Instructions for the task – Copy out every line exactly as given.

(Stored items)
+++

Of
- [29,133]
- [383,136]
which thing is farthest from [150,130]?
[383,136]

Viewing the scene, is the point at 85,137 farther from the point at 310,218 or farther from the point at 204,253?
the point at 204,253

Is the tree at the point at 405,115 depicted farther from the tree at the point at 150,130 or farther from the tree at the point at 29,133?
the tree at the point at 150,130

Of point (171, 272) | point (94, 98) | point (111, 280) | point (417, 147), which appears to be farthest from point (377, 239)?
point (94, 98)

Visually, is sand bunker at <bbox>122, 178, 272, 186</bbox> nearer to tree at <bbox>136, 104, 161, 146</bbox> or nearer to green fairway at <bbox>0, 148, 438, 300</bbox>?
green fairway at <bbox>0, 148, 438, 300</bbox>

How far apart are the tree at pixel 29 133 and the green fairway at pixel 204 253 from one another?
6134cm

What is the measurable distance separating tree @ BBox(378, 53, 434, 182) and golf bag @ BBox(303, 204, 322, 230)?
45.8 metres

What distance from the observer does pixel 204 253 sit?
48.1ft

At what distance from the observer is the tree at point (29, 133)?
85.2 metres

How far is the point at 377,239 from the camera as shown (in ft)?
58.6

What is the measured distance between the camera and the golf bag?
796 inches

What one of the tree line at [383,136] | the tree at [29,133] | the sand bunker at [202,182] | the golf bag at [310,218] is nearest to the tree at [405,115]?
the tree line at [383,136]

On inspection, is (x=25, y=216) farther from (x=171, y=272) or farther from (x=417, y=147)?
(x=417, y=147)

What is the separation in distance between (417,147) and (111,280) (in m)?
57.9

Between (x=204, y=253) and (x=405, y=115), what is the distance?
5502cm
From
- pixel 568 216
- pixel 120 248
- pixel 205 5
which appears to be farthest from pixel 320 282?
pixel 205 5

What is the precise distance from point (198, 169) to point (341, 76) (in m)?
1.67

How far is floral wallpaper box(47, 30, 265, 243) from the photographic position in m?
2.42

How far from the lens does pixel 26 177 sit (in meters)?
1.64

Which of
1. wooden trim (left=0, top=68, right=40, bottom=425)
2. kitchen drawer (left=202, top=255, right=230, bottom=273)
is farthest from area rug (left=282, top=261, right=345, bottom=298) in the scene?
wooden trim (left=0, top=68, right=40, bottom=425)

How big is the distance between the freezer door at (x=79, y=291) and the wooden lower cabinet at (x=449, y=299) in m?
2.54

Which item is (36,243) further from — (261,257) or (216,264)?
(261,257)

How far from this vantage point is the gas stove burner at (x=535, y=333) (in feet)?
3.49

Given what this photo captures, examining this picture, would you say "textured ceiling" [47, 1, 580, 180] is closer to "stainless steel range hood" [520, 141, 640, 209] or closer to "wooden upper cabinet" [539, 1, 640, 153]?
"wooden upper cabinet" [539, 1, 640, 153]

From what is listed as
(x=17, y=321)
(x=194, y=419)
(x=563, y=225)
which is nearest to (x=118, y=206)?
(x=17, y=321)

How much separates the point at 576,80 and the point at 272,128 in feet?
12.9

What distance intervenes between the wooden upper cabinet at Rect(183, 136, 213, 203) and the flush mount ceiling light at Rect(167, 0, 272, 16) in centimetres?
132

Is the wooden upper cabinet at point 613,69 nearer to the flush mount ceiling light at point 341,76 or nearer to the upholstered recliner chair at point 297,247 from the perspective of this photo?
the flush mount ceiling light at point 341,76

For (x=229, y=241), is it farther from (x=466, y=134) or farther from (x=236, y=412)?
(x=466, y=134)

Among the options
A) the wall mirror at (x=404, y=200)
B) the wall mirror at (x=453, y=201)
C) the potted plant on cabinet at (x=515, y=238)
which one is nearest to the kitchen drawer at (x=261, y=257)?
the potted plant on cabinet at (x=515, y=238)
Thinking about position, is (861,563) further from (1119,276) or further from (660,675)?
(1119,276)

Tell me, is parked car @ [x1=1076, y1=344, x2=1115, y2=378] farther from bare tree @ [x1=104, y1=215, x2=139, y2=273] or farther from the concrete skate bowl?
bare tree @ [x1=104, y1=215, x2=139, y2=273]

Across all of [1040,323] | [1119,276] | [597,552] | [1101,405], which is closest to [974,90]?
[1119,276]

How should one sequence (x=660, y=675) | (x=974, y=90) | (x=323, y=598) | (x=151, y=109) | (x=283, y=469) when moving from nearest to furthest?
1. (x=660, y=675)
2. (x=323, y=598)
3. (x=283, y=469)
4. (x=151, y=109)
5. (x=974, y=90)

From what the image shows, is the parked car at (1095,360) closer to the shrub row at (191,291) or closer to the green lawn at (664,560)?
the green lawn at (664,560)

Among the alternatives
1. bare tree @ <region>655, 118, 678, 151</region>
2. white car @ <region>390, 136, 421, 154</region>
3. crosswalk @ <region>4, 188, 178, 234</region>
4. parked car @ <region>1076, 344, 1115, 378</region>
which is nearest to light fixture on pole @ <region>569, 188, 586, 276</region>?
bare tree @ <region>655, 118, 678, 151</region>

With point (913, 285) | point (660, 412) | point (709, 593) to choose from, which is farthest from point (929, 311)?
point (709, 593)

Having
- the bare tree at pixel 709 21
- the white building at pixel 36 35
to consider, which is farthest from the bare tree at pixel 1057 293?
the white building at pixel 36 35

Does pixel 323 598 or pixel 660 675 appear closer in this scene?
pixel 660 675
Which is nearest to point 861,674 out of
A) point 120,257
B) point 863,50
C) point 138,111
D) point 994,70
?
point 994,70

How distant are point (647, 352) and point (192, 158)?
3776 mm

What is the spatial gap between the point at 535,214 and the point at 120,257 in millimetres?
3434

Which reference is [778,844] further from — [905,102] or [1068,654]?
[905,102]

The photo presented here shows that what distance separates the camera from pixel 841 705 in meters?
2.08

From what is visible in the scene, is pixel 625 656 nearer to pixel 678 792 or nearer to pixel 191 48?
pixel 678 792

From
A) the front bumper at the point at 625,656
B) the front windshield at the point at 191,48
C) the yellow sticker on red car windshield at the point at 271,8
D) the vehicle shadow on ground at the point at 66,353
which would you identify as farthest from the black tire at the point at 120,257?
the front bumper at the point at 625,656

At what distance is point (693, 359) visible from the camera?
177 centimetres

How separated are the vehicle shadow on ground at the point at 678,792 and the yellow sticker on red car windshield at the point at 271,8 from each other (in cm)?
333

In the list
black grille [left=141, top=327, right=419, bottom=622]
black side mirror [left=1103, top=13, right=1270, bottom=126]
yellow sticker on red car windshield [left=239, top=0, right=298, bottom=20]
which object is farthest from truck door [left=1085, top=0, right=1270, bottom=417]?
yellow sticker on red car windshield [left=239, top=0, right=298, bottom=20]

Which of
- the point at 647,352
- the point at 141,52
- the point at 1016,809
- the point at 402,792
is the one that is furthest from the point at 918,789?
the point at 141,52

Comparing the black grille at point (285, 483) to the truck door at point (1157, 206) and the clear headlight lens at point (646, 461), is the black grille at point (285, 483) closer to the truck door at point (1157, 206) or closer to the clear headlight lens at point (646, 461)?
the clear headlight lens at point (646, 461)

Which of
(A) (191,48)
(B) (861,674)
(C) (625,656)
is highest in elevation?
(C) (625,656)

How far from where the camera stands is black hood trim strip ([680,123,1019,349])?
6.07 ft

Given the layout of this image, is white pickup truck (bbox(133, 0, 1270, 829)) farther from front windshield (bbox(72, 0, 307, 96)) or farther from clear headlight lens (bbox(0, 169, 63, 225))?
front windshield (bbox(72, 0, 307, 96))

+++

Final result –
Of
- [29,133]
- [383,136]
which thing is farthest from [150,130]?
[383,136]

Viewing the scene, is the point at 85,137 farther from the point at 310,218 or farther from the point at 204,253?
the point at 204,253

Is the tree at the point at 405,115 depicted farther from the tree at the point at 150,130 or farther from the tree at the point at 29,133?
the tree at the point at 150,130

Of point (171, 272) | point (94, 98) | point (111, 280) | point (417, 147), which appears to be farthest from point (377, 239)?
point (94, 98)

Visually, is sand bunker at <bbox>122, 178, 272, 186</bbox> nearer to tree at <bbox>136, 104, 161, 146</bbox> or nearer to green fairway at <bbox>0, 148, 438, 300</bbox>?
green fairway at <bbox>0, 148, 438, 300</bbox>

How far apart are the tree at pixel 29 133 and the green fairway at pixel 204 253 from one another?
6134cm

What is the measurable distance separating tree @ BBox(378, 53, 434, 182) and golf bag @ BBox(303, 204, 322, 230)?
45.8 metres

What distance from the observer does pixel 204 253 sit?
48.1ft

At what distance from the observer is the tree at point (29, 133)?
85.2 metres

How far is the point at 377,239 from the camera as shown (in ft)?
58.6

What is the measured distance between the camera and the golf bag?
796 inches

What one of the tree line at [383,136] | the tree at [29,133] | the sand bunker at [202,182] | the golf bag at [310,218] is nearest to the tree at [405,115]?
the tree line at [383,136]

On inspection, is (x=25, y=216) farther from (x=171, y=272) or farther from (x=417, y=147)?
(x=417, y=147)

What is the separation in distance between (417,147) and (111,280) (in m)?
57.9

Between (x=204, y=253) and (x=405, y=115), what is the distance?
5502cm
From
- pixel 568 216
- pixel 120 248
- pixel 205 5
which appears to be farthest from pixel 320 282?
pixel 205 5

What is the precise distance from point (198, 169) to point (341, 76) (in m)?
1.67

How far is floral wallpaper box(47, 30, 265, 243) from the photographic position in m?
2.42

How far from the lens does pixel 26 177 sit (in meters)?
1.64

Which of
1. wooden trim (left=0, top=68, right=40, bottom=425)
2. kitchen drawer (left=202, top=255, right=230, bottom=273)
is farthest from area rug (left=282, top=261, right=345, bottom=298) in the scene?
wooden trim (left=0, top=68, right=40, bottom=425)

How big is the distance between the freezer door at (x=79, y=291) and the wooden lower cabinet at (x=449, y=299) in m?
2.54

Which item is (36,243) further from — (261,257) or (216,264)?
(261,257)

How far from this vantage point is the gas stove burner at (x=535, y=333) (in feet)?
3.49

Given what this photo captures, examining this picture, would you say "textured ceiling" [47, 1, 580, 180] is closer to "stainless steel range hood" [520, 141, 640, 209] or closer to "wooden upper cabinet" [539, 1, 640, 153]?
"wooden upper cabinet" [539, 1, 640, 153]

From what is listed as
(x=17, y=321)
(x=194, y=419)
(x=563, y=225)
which is nearest to (x=118, y=206)?
(x=17, y=321)

How much separates the point at 576,80 and the point at 272,128 in feet?
12.9

What distance intervenes between the wooden upper cabinet at Rect(183, 136, 213, 203) and the flush mount ceiling light at Rect(167, 0, 272, 16) in centimetres?
132

Is the wooden upper cabinet at point 613,69 nearer to the flush mount ceiling light at point 341,76 or nearer to the upholstered recliner chair at point 297,247 from the perspective of this photo?
the flush mount ceiling light at point 341,76

For (x=229, y=241), is it farther from (x=466, y=134) or farther from (x=236, y=412)?
(x=466, y=134)

Among the options
A) the wall mirror at (x=404, y=200)
B) the wall mirror at (x=453, y=201)
C) the potted plant on cabinet at (x=515, y=238)
which one is nearest to the kitchen drawer at (x=261, y=257)?
the potted plant on cabinet at (x=515, y=238)
Thinking about position, is (861,563) further from (1119,276) or further from (660,675)?
(1119,276)

Tell me, is parked car @ [x1=1076, y1=344, x2=1115, y2=378] farther from bare tree @ [x1=104, y1=215, x2=139, y2=273] or farther from the concrete skate bowl?
bare tree @ [x1=104, y1=215, x2=139, y2=273]

Across all of [1040,323] | [1119,276] | [597,552] | [1101,405], which is closest to [974,90]?
[1119,276]

How should one sequence (x=660, y=675) | (x=974, y=90) | (x=323, y=598) | (x=151, y=109) | (x=283, y=469) when moving from nearest to furthest?
1. (x=660, y=675)
2. (x=323, y=598)
3. (x=283, y=469)
4. (x=151, y=109)
5. (x=974, y=90)

From what the image shows, is the parked car at (1095,360) closer to the shrub row at (191,291) or closer to the green lawn at (664,560)?
the green lawn at (664,560)

Among the alternatives
1. bare tree @ <region>655, 118, 678, 151</region>
2. white car @ <region>390, 136, 421, 154</region>
3. crosswalk @ <region>4, 188, 178, 234</region>
4. parked car @ <region>1076, 344, 1115, 378</region>
which is nearest to light fixture on pole @ <region>569, 188, 586, 276</region>?
bare tree @ <region>655, 118, 678, 151</region>

With point (913, 285) | point (660, 412) | point (709, 593) to choose from, which is farthest from point (929, 311)?
point (709, 593)

Having
- the bare tree at pixel 709 21
- the white building at pixel 36 35
to consider, which is farthest from the bare tree at pixel 1057 293?
the white building at pixel 36 35

Does pixel 323 598 or pixel 660 675 appear closer in this scene?
pixel 660 675
Which is nearest to point 861,674 out of
A) point 120,257
B) point 863,50
C) point 138,111
D) point 994,70
?
point 994,70

How distant are point (647, 352) and point (192, 158)?
3776 mm

What is the spatial gap between the point at 535,214 and the point at 120,257 in millimetres?
3434

Which reference is [778,844] further from — [905,102] or [1068,654]?
[905,102]

The photo presented here shows that what distance separates the camera from pixel 841 705 in meters?
2.08

From what is visible in the scene, is pixel 625 656 nearer to pixel 678 792 or nearer to pixel 191 48?
pixel 678 792

From
A) the front bumper at the point at 625,656
B) the front windshield at the point at 191,48
C) the yellow sticker on red car windshield at the point at 271,8
D) the vehicle shadow on ground at the point at 66,353
which would you identify as farthest from the black tire at the point at 120,257?
the front bumper at the point at 625,656

At what distance is point (693, 359) visible from the camera?
177 centimetres

How separated are the vehicle shadow on ground at the point at 678,792 and the yellow sticker on red car windshield at the point at 271,8 from each other (in cm)?
333

In the list
black grille [left=141, top=327, right=419, bottom=622]
black side mirror [left=1103, top=13, right=1270, bottom=126]
yellow sticker on red car windshield [left=239, top=0, right=298, bottom=20]
which object is farthest from truck door [left=1085, top=0, right=1270, bottom=417]?
yellow sticker on red car windshield [left=239, top=0, right=298, bottom=20]

Which of
- the point at 647,352
- the point at 141,52
- the point at 1016,809
- the point at 402,792
is the one that is furthest from the point at 918,789?
the point at 141,52

Comparing the black grille at point (285, 483) to the truck door at point (1157, 206) and the clear headlight lens at point (646, 461), is the black grille at point (285, 483) closer to the truck door at point (1157, 206) or closer to the clear headlight lens at point (646, 461)?
the clear headlight lens at point (646, 461)

Which of
(A) (191,48)
(B) (861,674)
(C) (625,656)
is highest in elevation?
(C) (625,656)

How far from where the camera stands is black hood trim strip ([680,123,1019,349])?
6.07 ft

Given the layout of this image, is white pickup truck (bbox(133, 0, 1270, 829)) farther from front windshield (bbox(72, 0, 307, 96)) or farther from clear headlight lens (bbox(0, 169, 63, 225))?
front windshield (bbox(72, 0, 307, 96))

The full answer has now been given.